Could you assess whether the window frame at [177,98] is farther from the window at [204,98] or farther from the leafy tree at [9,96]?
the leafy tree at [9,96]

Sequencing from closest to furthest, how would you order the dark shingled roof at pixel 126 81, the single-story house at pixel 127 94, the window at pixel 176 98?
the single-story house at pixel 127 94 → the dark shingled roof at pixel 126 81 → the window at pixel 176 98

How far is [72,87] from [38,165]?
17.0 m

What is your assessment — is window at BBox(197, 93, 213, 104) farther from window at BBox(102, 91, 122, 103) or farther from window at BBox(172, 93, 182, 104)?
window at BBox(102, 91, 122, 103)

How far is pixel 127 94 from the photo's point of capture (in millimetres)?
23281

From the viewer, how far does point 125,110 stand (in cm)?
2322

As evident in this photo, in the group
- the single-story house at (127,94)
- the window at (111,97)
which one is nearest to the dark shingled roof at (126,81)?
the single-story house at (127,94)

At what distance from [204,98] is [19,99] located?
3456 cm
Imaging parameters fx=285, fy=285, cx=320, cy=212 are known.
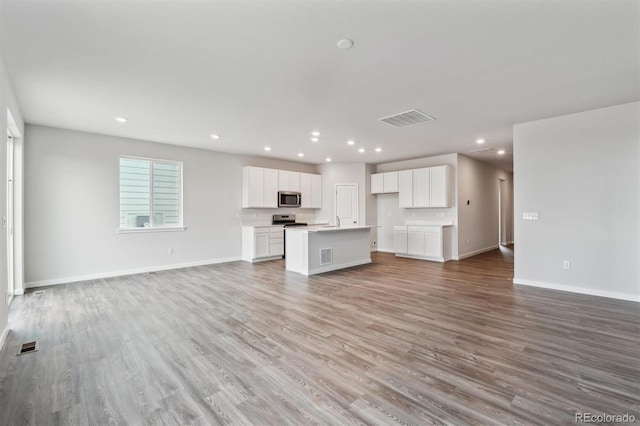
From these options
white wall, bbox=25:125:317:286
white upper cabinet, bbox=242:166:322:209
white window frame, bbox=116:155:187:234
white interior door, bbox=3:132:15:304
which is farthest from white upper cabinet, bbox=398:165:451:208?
white interior door, bbox=3:132:15:304

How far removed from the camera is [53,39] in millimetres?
2410

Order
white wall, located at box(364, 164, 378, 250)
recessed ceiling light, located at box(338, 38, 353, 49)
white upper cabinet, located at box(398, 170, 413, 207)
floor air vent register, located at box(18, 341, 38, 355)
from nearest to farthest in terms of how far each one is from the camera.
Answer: recessed ceiling light, located at box(338, 38, 353, 49) < floor air vent register, located at box(18, 341, 38, 355) < white upper cabinet, located at box(398, 170, 413, 207) < white wall, located at box(364, 164, 378, 250)

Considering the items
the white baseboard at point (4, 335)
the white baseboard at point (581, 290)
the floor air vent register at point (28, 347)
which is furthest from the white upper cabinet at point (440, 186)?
the white baseboard at point (4, 335)

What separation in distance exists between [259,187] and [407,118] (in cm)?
420

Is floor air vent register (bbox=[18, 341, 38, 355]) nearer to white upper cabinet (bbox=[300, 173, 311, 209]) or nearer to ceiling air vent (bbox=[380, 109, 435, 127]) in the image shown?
ceiling air vent (bbox=[380, 109, 435, 127])

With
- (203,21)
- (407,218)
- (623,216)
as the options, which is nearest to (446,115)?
(623,216)

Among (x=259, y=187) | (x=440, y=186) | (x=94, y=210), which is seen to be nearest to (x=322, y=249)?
(x=259, y=187)

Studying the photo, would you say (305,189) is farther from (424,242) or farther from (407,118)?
(407,118)

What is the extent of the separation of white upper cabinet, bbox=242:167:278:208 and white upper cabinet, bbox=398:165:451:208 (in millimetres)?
3503

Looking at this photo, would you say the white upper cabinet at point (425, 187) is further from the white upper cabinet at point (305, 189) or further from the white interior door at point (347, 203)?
the white upper cabinet at point (305, 189)

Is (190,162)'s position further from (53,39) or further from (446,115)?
(446,115)

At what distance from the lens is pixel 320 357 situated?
2439mm

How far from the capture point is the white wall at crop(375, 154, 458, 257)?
7238 millimetres

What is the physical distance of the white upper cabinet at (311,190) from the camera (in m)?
8.43
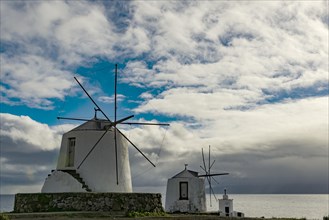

□ □ □ □

◆ Exercise details
Rewrite all of the items above with "window frame" changed to "window casing" and everything else left the same. Leave the pictures out.

◆ Problem solution
Could you assess whether the window casing at [177,98] is farther from the window at [204,98] or farther from the leafy tree at [9,96]?
the leafy tree at [9,96]

Sequencing from closest to furthest, how would you order the dark shingled roof at pixel 126 81, the single-story house at pixel 127 94, the window at pixel 176 98?
the single-story house at pixel 127 94 → the dark shingled roof at pixel 126 81 → the window at pixel 176 98

How far is [72,87] from [38,165]?
17.0 m

What is your assessment — is window at BBox(197, 93, 213, 104) farther from window at BBox(102, 91, 122, 103) or farther from window at BBox(172, 93, 182, 104)?
window at BBox(102, 91, 122, 103)

How far is pixel 127 94 from the photo's point of capture (in millimetres)?
23281

From the viewer, how far does point 125,110 stand (in cm)?
2322

As evident in this photo, in the group
- the single-story house at (127,94)
- the window at (111,97)
which one is nearest to the dark shingled roof at (126,81)?
the single-story house at (127,94)

At what distance from [204,98] is [19,99] located?
3456 cm
Imaging parameters fx=285, fy=285, cx=320, cy=212 are known.
From these options
white wall, bbox=25:125:317:286
white upper cabinet, bbox=242:166:322:209
white window casing, bbox=116:155:187:234
white interior door, bbox=3:132:15:304
which is farthest from white upper cabinet, bbox=398:165:451:208?
white interior door, bbox=3:132:15:304

How far removed from the camera is [53,39] in millimetres?
2410

Order
white wall, located at box(364, 164, 378, 250)
recessed ceiling light, located at box(338, 38, 353, 49)
white upper cabinet, located at box(398, 170, 413, 207)
floor air vent register, located at box(18, 341, 38, 355)
from nearest to farthest in terms of how far each one is from the camera.
Answer: recessed ceiling light, located at box(338, 38, 353, 49) < floor air vent register, located at box(18, 341, 38, 355) < white upper cabinet, located at box(398, 170, 413, 207) < white wall, located at box(364, 164, 378, 250)

Considering the items
the white baseboard at point (4, 335)
the white baseboard at point (581, 290)
the floor air vent register at point (28, 347)
which is furthest from the white upper cabinet at point (440, 186)?
the white baseboard at point (4, 335)

What separation in distance exists between [259,187] and [407,118] (in cm)?
420

Is floor air vent register (bbox=[18, 341, 38, 355]) nearer to white upper cabinet (bbox=[300, 173, 311, 209]) or nearer to ceiling air vent (bbox=[380, 109, 435, 127]) in the image shown?
ceiling air vent (bbox=[380, 109, 435, 127])

With
- (203,21)
- (407,218)
- (623,216)
as the options, which is nearest to (446,115)?
(623,216)

Among (x=259, y=187) | (x=440, y=186) | (x=94, y=210), which is seen to be nearest to (x=322, y=249)?
(x=259, y=187)

Studying the photo, would you say (305,189) is farther from (424,242) or farther from (407,118)?
(407,118)

What is the extent of the separation of white upper cabinet, bbox=242:167:278:208 and white upper cabinet, bbox=398:165:451:208 (in millimetres)?
3503

Looking at this photo, would you say the white upper cabinet at point (425, 187) is further from the white upper cabinet at point (305, 189) or further from the white interior door at point (347, 203)?
the white upper cabinet at point (305, 189)

Is (190,162)'s position further from (53,39) or further from (446,115)?
(446,115)

At what distance from the lens is pixel 320 357 situated?
2439mm

How far from the capture point is the white wall at crop(375, 154, 458, 257)?
7238 millimetres

What is the physical distance of the white upper cabinet at (311,190) from the camera (in m)?
8.43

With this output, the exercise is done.